Jovens de 16 anos já podem ser eleitores, portanto convém que leiam jornais, que se mantenham bem informados e que sejam capazes de refletir sobre o que leem. Na prova, naturalmente, não se cobrava dos estudantes nenhum tipo de posicionamento sobre as questões; as perguntas eram estritamente ligadas ao funcionamento das linguagens. O problema, então, seria apresentar a eles textos que estão ao alcance de todos na internet, como se fosse possível (ou desejável) ocultar dos jovens a realidade, da qual eles mesmos são parte.

Em suma, o espírito da prova, que já chamaram de “complicada”, é, na verdade, muito simples: valoriza-se a reflexão.

Havia muitas questões interessantes no exame, mas as críticas recaíram com inusitada ênfase sobre um texto jornalístico que tratava do “pajubá”, uma gíria usada pelos gays, chamada pelo autor da reportagem de “dialeto” (seria antes um “socioleto” ou “dialeto social”, mas não era esse o foco da questão).

No texto reproduzido na prova, um advogado usuário do referido socioleto explicava ao repórter o significado de alguns termos e dizia que, obviamente, não empregava aquele vocabulário em uma audiência, mas que usava algumas daquelas palavras no ambiente de trabalho, com os colegas, porque as pessoas já conhecem muitas delas, uma vez que existe até um “dicionário de pajubá” (o livro “Aurélia: a Dicionária da Língua Afiada”, de Angelo Vip e Fred Libi, uma compilação desse vocabulário).

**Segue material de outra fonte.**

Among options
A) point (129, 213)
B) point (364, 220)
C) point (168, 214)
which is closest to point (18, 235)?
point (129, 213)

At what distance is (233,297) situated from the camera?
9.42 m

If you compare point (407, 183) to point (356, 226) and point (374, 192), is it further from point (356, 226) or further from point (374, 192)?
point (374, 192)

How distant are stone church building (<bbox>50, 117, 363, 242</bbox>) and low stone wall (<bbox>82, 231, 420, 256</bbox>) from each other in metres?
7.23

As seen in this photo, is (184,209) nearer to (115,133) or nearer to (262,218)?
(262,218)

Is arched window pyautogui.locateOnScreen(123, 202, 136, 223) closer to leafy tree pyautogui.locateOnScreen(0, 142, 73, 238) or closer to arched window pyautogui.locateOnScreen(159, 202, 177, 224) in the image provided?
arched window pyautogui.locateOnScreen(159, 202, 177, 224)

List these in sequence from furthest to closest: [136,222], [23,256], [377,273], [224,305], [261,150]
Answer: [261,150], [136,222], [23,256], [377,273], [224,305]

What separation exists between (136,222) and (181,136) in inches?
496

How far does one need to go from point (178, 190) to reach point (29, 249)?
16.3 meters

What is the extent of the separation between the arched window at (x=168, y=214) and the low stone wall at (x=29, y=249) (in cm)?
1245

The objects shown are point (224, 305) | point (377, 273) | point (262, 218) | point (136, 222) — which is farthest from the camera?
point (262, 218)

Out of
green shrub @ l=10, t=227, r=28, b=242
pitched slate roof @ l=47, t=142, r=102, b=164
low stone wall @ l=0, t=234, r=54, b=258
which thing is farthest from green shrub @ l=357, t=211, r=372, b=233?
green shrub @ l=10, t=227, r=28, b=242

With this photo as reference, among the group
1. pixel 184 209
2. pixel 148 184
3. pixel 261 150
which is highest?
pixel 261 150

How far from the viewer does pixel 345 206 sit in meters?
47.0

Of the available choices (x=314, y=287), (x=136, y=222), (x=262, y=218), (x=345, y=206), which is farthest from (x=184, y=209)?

O texto-base mostrava que o fato de haver um “dicionário de pajubá” dava ao usuário a percepção de oficialidade, de modo que a gíria estaria, dessa forma, ganhando respeitabilidade, alcançando o status de dialeto, “caracterizando-se como elemento do patrimônio linguístico”.  Era uma questão de linguagem, de interpretação de texto, nada além disso. Quem censura a simples menção aos gays, no mínimo, quer tapar o sol com a peneira. Vai ter de censurar a internet e até mesmo a realidade, se isso for possível.

Um exame do alcance e do porte do Enem tende a influenciar o processo educacional como um todo. Esperamos que seja mantido seu espírito indutor de reflexão sobre a realidade, amparado no respeito aos direitos humanos. Perpetuar preconceitos, de quaisquer tipos, é segregar o outro, excluí-lo do convívio e das oportunidades, coisa que nenhuma escola pode admitir, sob pena de deixar de ser escola para ser clube ou igreja.